__Passage to read__.
[Begin]
I continue to have great success with FSD beta but I always shut it down when approaching a condition I know FSD-beta fails often. 10% failure is too often in my book.
 
The problem with FSD beta is that 90% is nowhere good enough. True FSD needs to be 100% perfect if it is a pathway toward Robo-Taxi. If there is one serious accident in 100 million miles of FSD, the regulators will seek to outlaw it's use in Level 3 + so Tesla needs to achieve the perfection of a 4 function calculator to be considered ready for wide spread FSD and Robotaxi. This will be near impossible as an FSD Tesla will need to predict the erratic actions of human drivers, especially those humans who intentionally break the law, speeding, DUI, running red lights and stop signs erratic lane changing and road rage. Hopefully, FSD will one day predict illegal driving and using it's AI avoid them with better than good human driver action in advance.

I continue to have great success with FSD beta but I always shut it down when approaching a condition I know FSD-beta fails often. 10% failure is too often in my book.
[End]
__Data__.
[Begin]
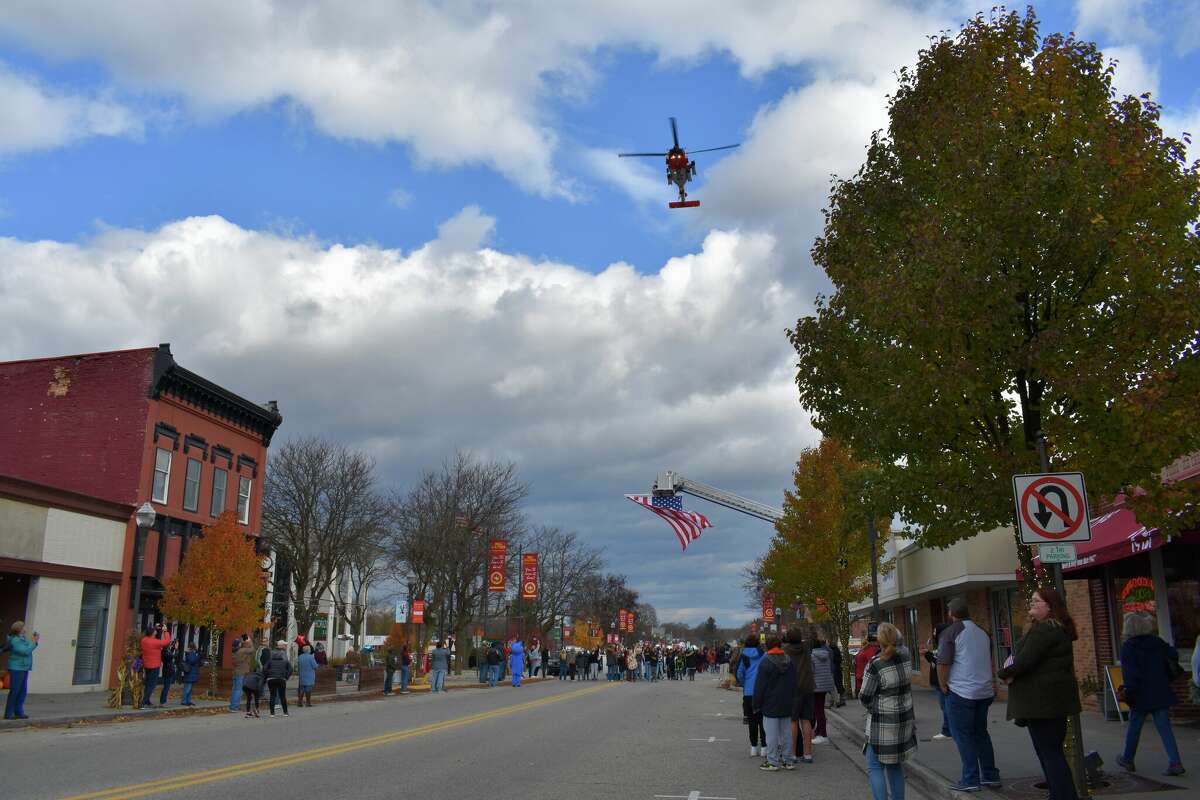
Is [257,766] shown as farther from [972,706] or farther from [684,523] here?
[684,523]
[End]
__Goal__.
Can you extract the part of the FSD beta comment starting at "The problem with" and ending at "action in advance.", word for word? The material is separate from the comment about FSD beta.

__The answer__.
The problem with FSD beta is that 90% is nowhere good enough. True FSD needs to be 100% perfect if it is a pathway toward Robo-Taxi. If there is one serious accident in 100 million miles of FSD, the regulators will seek to outlaw it's use in Level 3 + so Tesla needs to achieve the perfection of a 4 function calculator to be considered ready for wide spread FSD and Robotaxi. This will be near impossible as an FSD Tesla will need to predict the erratic actions of human drivers, especially those humans who intentionally break the law, speeding, DUI, running red lights and stop signs erratic lane changing and road rage. Hopefully, FSD will one day predict illegal driving and using it's AI avoid them with better than good human driver action in advance.